Background: see my earlier posts Avoiding Lost Updates
and Avoiding Lost Updates #2: Updateable Views
I’ve discussed this problem with my colleagues and have come up with a number of potential solutions, one of which we believe is bulletproof.
The desired property of such a solution is to reduce the probability that an update of a view will leave the row with the same “version” number, to as close to zero as possible. A bulletproof solution would have a probability of exactly zero.
Solution #1:
Instead of taking the SUM of all the versions, shift the versions from the outer-joined tables (e.g. by multiplying by 10000, 100000, etc).
This reduces the likelihood of getting a false negative; but it doesn’t reduce it to zero, since it would still be theoretically possible to get an update that would cause compensating deletes and updates on the outer-joined tables.
Solution #2:
Use ORA_ROWSCN instead of version.
This also reduces the likelihood of a false negative; in our view, astronomically so; but with a bit of mental gymnastics we can think of a contrived scenario in which the total of ORA_ROWSCN stays the same.
Solution #3:
Cause an update on the view to always do at least one update of one of the non-outer-joined tables (even if it is updating a column to the same value); and don’t include versions from outer-joined tables in the summed version.

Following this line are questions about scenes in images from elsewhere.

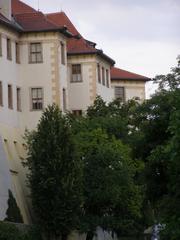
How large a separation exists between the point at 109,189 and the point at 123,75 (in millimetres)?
34065

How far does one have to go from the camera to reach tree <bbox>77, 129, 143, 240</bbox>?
58.8m

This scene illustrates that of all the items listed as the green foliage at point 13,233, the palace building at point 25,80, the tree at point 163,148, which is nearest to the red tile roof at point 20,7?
the palace building at point 25,80

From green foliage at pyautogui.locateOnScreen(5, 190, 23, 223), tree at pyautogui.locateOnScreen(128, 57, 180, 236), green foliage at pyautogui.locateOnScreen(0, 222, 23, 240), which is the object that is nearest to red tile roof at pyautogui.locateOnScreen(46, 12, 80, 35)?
green foliage at pyautogui.locateOnScreen(5, 190, 23, 223)

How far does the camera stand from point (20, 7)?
7688 cm

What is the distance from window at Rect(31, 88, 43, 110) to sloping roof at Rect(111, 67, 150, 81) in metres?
21.6

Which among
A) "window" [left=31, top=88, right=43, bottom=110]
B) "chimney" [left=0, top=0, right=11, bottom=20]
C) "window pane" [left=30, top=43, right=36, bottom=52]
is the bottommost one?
"window" [left=31, top=88, right=43, bottom=110]

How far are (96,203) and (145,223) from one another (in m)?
10.3

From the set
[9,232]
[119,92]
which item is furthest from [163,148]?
[119,92]

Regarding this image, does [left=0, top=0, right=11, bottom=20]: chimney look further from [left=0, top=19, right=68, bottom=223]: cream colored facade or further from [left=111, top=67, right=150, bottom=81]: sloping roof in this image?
[left=111, top=67, right=150, bottom=81]: sloping roof

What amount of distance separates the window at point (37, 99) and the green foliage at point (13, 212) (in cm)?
919

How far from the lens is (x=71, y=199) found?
55.7 metres

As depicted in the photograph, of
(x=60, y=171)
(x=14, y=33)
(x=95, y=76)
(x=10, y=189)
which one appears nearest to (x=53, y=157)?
(x=60, y=171)

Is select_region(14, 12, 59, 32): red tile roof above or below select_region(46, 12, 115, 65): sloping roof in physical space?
above

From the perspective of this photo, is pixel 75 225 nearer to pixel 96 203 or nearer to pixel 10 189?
pixel 96 203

This means that version will now always increase whenever an update occurs; therefore, the probability is zero, and the solution is bullet-proof!
Thanks to Howard and Maciej for their help.
This is a followup to my earlier post “Avoiding Lost Updates: Protecting Data in a Multi-user environment”.
In this post I’ll talk about how this problem can be solved when you’re creating updateable views. Now, if you read the previous post, you’ll know the five options that I thought of (plus a sixth pointed out by Gary). For updateable views, if you want to protect against lost updates (in other words, “Last Update Wins” is not an acceptable solution), you can still use “Column Compare” and “Hash Compare” without any changes.
For the “Timestamp Compare”, “Version Compare” and Gary’s ORA_ROWSCN options, however, you’ll need to bring some data from the base tables up to the view’s SELECT clause.
For “Timestamp Compare” and ORA_ROWSCN, you need to get the latest of the timestamps/SCNs. You could use the GREATEST function for this (as long as ORA_ROWSCN is always greater for later transactions?).
It’s just as simple when you’re using “Version Compare”. It was pointed out by a colleague of mine that all you have to do is present the SUM of all the version columns from each base table that can be updateable via the view. This way, if any or all of the base tables experience changes, the “version” column in the view will increment by 1 or more. Most of the time, that is!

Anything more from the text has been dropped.